**Reading passage**
-- START --

Unable to sleep one night, about a month before I left home for university, I found myself falling, much like Alice, into a Rabbit Hole that would change my life forever. But instead of through soil, I fell through a vortex of YouTube videos, and instead of emerging in Wonderland, I tumbled further and further into the ‘behind-the-scenes’ of the United States Dairy Industry.


The next morning I woke up and announced to my family that I was vegan.


What that meant to me then, and what it has come to mean to me now, four years later, are truths enfolded within that brilliantly romanticized process of discovering oneself.


Writing about my experience with veganism has been something I’ve kept on the back-burner for quite some time, partly because I try my best not to be “pushy” or “preachy” about something a lot of people still consider a “radical” life choice, and partly because I wasn’t yet able to explain why I felt so compelled to ascribe to the practice in words that didn’t belong to someone else.

-- END --

**Items**
-- START --

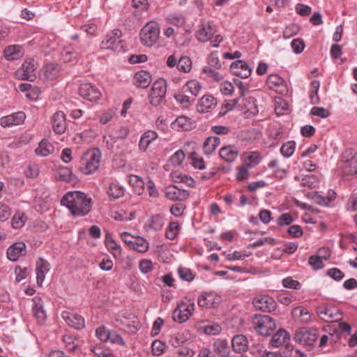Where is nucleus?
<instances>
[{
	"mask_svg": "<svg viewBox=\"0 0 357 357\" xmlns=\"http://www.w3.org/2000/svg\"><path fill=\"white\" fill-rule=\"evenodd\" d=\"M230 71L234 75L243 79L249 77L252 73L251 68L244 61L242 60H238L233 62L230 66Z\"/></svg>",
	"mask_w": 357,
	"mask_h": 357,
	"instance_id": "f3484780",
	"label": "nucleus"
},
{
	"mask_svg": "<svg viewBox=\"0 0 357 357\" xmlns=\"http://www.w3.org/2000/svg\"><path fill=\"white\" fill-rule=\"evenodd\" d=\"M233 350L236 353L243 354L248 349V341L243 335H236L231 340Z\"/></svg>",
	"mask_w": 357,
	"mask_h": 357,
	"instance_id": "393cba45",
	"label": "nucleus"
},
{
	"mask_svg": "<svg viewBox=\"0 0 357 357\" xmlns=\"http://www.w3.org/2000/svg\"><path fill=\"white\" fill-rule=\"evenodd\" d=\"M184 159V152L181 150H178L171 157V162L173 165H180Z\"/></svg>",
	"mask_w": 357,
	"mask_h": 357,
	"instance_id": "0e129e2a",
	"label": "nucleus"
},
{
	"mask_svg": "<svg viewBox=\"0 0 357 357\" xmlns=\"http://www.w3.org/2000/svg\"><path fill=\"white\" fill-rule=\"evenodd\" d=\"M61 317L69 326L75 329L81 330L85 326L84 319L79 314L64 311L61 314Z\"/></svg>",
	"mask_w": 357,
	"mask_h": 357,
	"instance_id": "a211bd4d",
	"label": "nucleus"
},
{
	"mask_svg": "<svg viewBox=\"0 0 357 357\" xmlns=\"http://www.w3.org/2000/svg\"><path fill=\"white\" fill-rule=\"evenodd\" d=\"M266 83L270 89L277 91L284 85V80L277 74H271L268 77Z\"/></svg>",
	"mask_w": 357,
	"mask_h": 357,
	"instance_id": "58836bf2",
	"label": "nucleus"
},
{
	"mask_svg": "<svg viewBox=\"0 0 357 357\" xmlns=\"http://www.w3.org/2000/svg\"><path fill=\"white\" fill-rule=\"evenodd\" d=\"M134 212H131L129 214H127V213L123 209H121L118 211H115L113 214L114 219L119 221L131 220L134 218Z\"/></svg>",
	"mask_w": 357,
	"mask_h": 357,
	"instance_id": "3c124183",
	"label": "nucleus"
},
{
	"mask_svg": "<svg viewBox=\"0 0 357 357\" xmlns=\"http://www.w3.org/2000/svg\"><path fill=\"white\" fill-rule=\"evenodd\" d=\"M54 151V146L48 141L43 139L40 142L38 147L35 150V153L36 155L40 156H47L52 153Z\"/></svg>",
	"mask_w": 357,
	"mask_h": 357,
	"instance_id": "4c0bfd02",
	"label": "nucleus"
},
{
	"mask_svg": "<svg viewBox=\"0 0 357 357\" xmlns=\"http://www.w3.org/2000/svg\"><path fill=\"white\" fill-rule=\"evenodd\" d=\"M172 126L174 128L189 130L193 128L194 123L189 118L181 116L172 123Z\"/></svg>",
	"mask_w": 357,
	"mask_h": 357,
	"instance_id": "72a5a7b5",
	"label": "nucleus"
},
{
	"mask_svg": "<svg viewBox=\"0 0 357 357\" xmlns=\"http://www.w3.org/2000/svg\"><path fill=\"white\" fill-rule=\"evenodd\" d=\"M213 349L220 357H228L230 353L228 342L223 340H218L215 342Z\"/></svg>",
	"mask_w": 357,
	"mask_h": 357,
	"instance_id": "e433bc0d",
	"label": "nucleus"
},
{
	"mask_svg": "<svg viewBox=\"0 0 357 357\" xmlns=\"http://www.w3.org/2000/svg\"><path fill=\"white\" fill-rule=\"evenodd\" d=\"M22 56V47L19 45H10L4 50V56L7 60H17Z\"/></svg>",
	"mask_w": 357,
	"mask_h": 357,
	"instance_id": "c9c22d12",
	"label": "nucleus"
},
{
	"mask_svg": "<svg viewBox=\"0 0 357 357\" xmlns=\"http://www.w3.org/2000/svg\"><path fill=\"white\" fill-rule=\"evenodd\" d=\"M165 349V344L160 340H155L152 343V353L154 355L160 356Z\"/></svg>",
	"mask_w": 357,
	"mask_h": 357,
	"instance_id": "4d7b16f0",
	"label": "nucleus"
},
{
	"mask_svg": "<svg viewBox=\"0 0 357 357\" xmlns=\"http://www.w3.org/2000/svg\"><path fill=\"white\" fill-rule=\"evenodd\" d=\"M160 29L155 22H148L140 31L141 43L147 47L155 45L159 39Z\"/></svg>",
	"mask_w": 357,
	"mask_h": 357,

-- END --

**Complete the following**
1. In the essay about going vegan, why had the writer kept writing about veganism on the back-burner? Answer in one to three sentences.
2. Repeat everything in the essay about going vegan from "Unable to sleep" down to "I was vegan.".

**Responses by task**
1. One reason was that the writer tried not to be "pushy" or "preachy" about something many people still consider a "radical" life choice. The other was that the writer couldn't yet explain, in words that didn't belong to someone else, why they felt so compelled to ascribe to the practice.

2.
Unable to sleep one night, about a month before I left home for university, I found myself falling, much like Alice, into a Rabbit Hole that would change my life forever. But instead of through soil, I fell through a vortex of YouTube videos, and instead of emerging in Wonderland, I tumbled further and further into the ‘behind-the-scenes’ of the United States Dairy Industry.


The next morning I woke up and announced to my family that I was vegan.